Boris Grebenshikov


Licht aus, Spot an: Auf der Bühne stand ein kurzhaariger, bärtiger Frontmann mit Begleitband, den keiner erkannte. Boris Grebenshikov hatte sich schon rein äußerlich verändert – als wolle er demonstrieren, daß er nicht das bieten konnte, was man vom russischen Rock ’n‘ Roller Nummer Eins erwartete. So fiel die lange, zum Zopf gebundene Mähne der Schere zum Opfer, dafür hatte sich Boris einen Bart stehen lassen.

Auf seinem ersten im Westen erschienenen Album RADIO SILENCE. produziert von Dave Stewart, sorgten akustische Instrumente wie Querflöte, Oboe und Trompete. Geige und Cello für ein Gegengewicht zu den oft kühl wirkenden technischen Spielereien am Synthesizer. Live konnte Boris diesen sympathisch naiven, ursprünglich wirkenden Stilmix leider nicht so leicht umsetzen.

Denn da standen ihm routinierte Studiocracks mit all ihren Vorzügen und Nachteilen zur Seite: Steve Scales. Perkussionist von Tina Turner, Tal Bergman, Drummer bei Ofra Haza. Keyboarder Delmar Brown aus Stings Begleitband und schließlich der Gitarrist Drew Zingg.

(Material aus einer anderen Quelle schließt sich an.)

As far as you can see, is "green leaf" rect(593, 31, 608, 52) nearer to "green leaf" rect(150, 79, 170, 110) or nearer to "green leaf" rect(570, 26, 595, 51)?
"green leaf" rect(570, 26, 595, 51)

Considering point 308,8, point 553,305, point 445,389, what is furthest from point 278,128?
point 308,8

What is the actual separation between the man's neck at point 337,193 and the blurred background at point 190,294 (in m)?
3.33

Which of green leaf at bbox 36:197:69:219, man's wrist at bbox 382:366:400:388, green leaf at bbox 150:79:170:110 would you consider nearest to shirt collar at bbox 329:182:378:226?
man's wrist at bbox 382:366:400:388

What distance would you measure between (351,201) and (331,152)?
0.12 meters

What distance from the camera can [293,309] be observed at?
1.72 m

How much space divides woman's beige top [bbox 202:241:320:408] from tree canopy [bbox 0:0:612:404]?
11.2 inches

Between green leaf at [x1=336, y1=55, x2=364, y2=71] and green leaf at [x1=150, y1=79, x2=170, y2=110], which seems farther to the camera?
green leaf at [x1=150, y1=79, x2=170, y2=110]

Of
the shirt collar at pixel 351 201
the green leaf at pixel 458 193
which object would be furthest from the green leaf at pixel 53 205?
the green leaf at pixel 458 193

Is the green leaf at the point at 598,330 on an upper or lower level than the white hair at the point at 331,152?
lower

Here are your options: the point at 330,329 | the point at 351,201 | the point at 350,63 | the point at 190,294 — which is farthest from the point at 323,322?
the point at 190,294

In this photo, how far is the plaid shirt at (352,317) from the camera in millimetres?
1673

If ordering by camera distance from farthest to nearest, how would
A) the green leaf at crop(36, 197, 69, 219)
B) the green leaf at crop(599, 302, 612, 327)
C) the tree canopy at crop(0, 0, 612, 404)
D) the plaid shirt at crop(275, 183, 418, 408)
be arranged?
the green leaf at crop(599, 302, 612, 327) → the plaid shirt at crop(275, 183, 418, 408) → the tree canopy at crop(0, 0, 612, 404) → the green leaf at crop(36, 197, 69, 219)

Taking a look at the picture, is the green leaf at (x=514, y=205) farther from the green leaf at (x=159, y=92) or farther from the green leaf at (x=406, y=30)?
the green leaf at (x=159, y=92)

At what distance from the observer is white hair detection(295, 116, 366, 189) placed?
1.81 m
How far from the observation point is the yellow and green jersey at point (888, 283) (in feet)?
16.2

Lediglich Bassist Sasha Titov gehörte mit seiner frischen und unkonventionellen Spielweise zu den seit langem bewährten Mitstreitern des Russen. Diese Band entfachte ein Soundgewitter, in dem die lyrischen und melancholischen Momente der LP untergingen und sich die eindringlichsten Passagen auf den nachdenklichen Song „China“ mit schlichter E-Gitarre und russischem Text beschränkten.

So blieben leider die rebellische Attitüde und die spirituelle Ebene von Grebenshikovs Musik im Batschkapp so ziemlich auf der Strecke.

Boris war sich dieser Tatsache wohl bewußt, unternahm aber keine Anstrengungen, das Manko zu beheben. Mit diesen Musikern wäre ihm das sowieso nicht gelungen. Individualität und echte Leidenschaft kann Grebenshikov wohl nur mit seiner russischen Band Aquarium rüberbringen. Die beschäftigt sich derzeit aber lieber mit zehn Minuten langen, ausufernden Rock-Orgien.